◆ TEXT
►

Talk Story with Hawaii Governor Neil Abercrombie and State Finance Director Kalbert Young

As Abercrombie heads into an election year, Hawaii Business met with him and Young to ask how their policies affected local businesses and about their plans for the future.
In our December 2013 BOSS Survey, we asked business leaders if your policies helped their businesses, hurt them or didn’t matter. What’s your view?
Abercrombie: Sometimes in business discussions, people complain that government is interfering with business. Until, of course, it comes to: “What can you do for us?” I’m not saying that in a mean way. Quite the opposite. It confirms the positive role government should play, not only in the economy, but in the community as a whole.
People say, “Why can’t government run more like a business?” But government is a business. We’re repaving the highways, investing in the airports and harbors, improving transportation. You have to take care of those issues that individual businesses, large as they might be, can’t handle on their own. Nor should they, because the common interest has to be taken into account.
What are this administration’s biggest successes?
Abercrombie: Fiscal responsibility. That’s what this administration has been most successful at. We came into office, in 2010, when there were Furlough Fridays, rising unemployment and steadily deteriorating confidence in the economy. Almost immediately, we were able to turn that around.
Didn’t you benefit from lucky timing as the economy improved?
Abercrombie: Where timing is concerned, time management is everything. For example, we said it was time to stop kicking the state’s unfunded liabilities down the hill and to fund the unfunded liabilities that threaten to cripple the state’s economy. We decided it was time to stop deficit spending in the state’s budgets. It was time to stabilize the economic situation so we could go to the credit-rating agencies and show that we had stopped the deteriorating fiscal situation and that the state had the capacity to carry out its responsibilities and meet its obligations.
We had some very hard choices to make. We had to get savings from labor. We did that. We had to get healthcare-premium savings from the public sector. We did that. We wanted to restore the state’s rainy day fund and the hurricane fund. We’re doing that. We felt we could not get a good credit rating and get the lowest possible interest rates if we didn’t stabilize the state’s budget and address the question of our unfunded liabilities. We did all those things. As a result, the credit-rating agencies went from negative, to stable, to positive. Almost immediately, then, we were able to have a positive bond selling. For almost 18 months, I had deliberately held off going to a bond issue so that we would be able to have a very favorable climate. Because of that, we were able to get huge savings, not just for today, but to invest in the future.
The lack of public confidence is a residue of the way government used to work – but now confidence is improving. I think your BOSS Survey reflects that this lack of confidence is not only easing, it’s beginning to turn around. If that weren’t true, you wouldn’t have an unemployment rate that’s gone from over 6 percent to 4.4 percent (in October and November 2013), which is less than virtually anyplace else on the mainland. That means people’s confidence in our ability to deal with the economy is up. Businesses are hiring and retaining employees. Interest rates have kept improving. Of course, they’re low as a result of the recession and the policies of the Federal Reserve, but as interest rates tick up, ours in Hawaii are ticking up less.

◄

◆ TASK SET
1) Reproduce the part of the interview that opens with the words containing "Abercrombie: Sometimes in" and closes with "taken into account.".
2) According to the interview, what was Hawaii's unemployment rate in October and November 2013?
3) From the interview, list the conditions Abercrombie says existed when his administration came into office in 2010.
None of the data that comes after this interview is needed.

◆ DATA EXTRACT
►

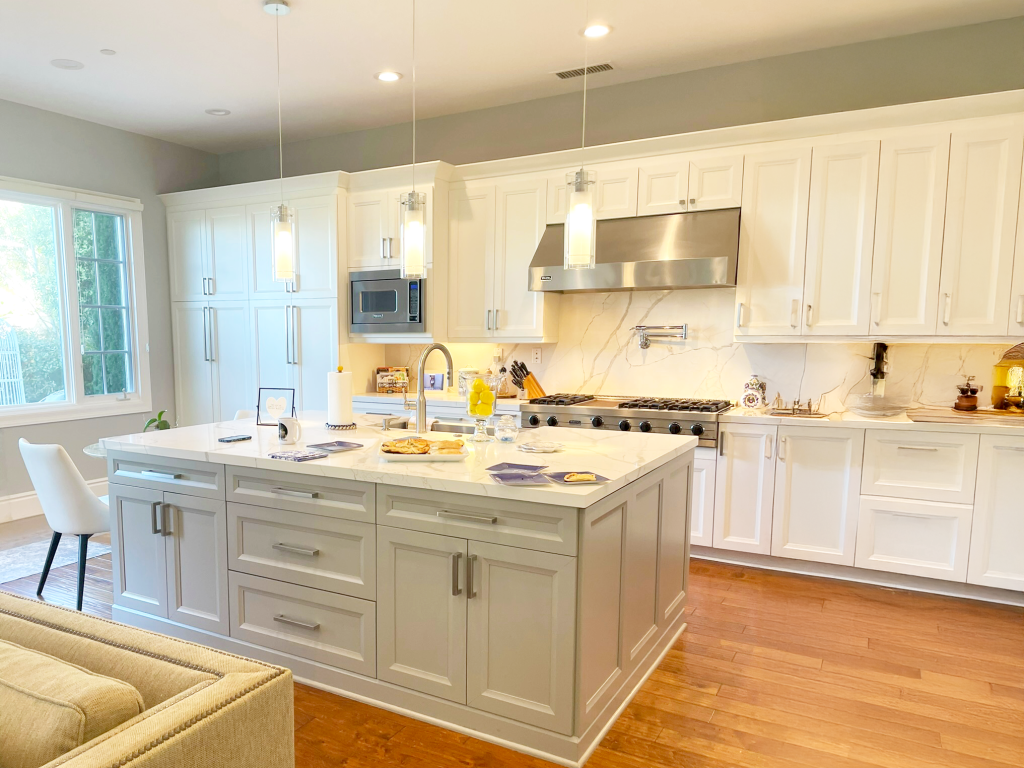 Elegant kitchen remodel with marble backsplash – alfaremodel.com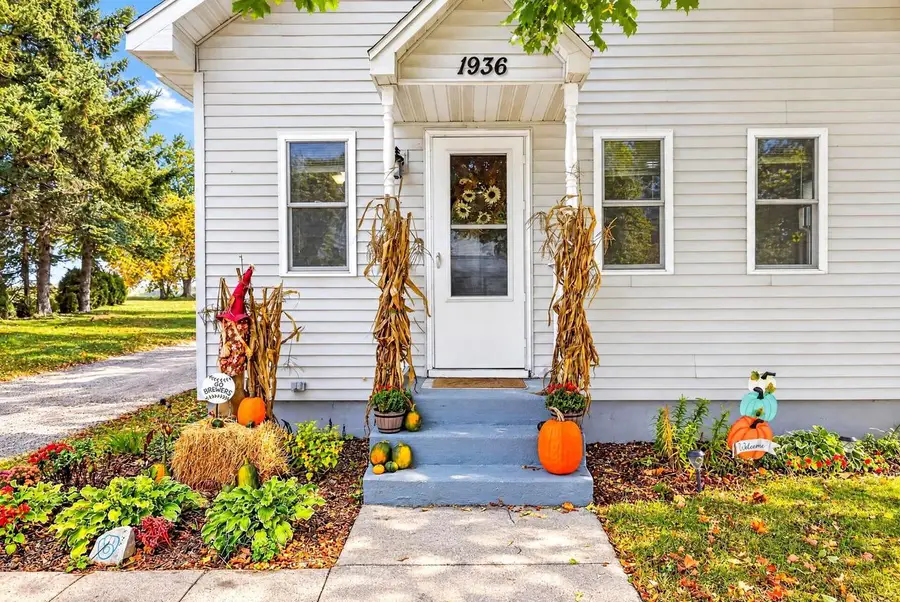 W1936 COUNTY ROAD S, Freedom, WI 54130 - #2
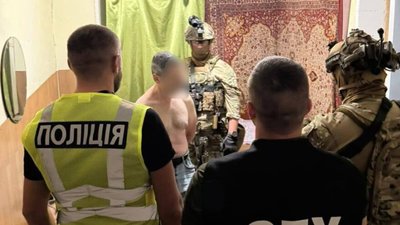 Фото затримання підозрюваного у вбивстві Парубія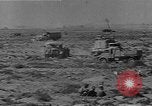 Standbild britischen Lkw Nordafrika, 1941, aus Sekunde 7 historischem Filmmaterial Videoclip 65675050514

◄

◆ SET OF ANSWERS
1)
Abercrombie: Sometimes in business discussions, people complain that government is interfering with business. Until, of course, it comes to: “What can you do for us?” I’m not saying that in a mean way. Quite the opposite. It confirms the positive role government should play, not only in the economy, but in the community as a whole.
People say, “Why can’t government run more like a business?” But government is a business. We’re repaving the highways, investing in the airports and harbors, improving transportation. You have to take care of those issues that individual businesses, large as they might be, can’t handle on their own. Nor should they, because the common interest has to be taken into account.

2) 4.4 percent

3) Furlough Fridays; rising unemployment; steadily deteriorating confidence in the economy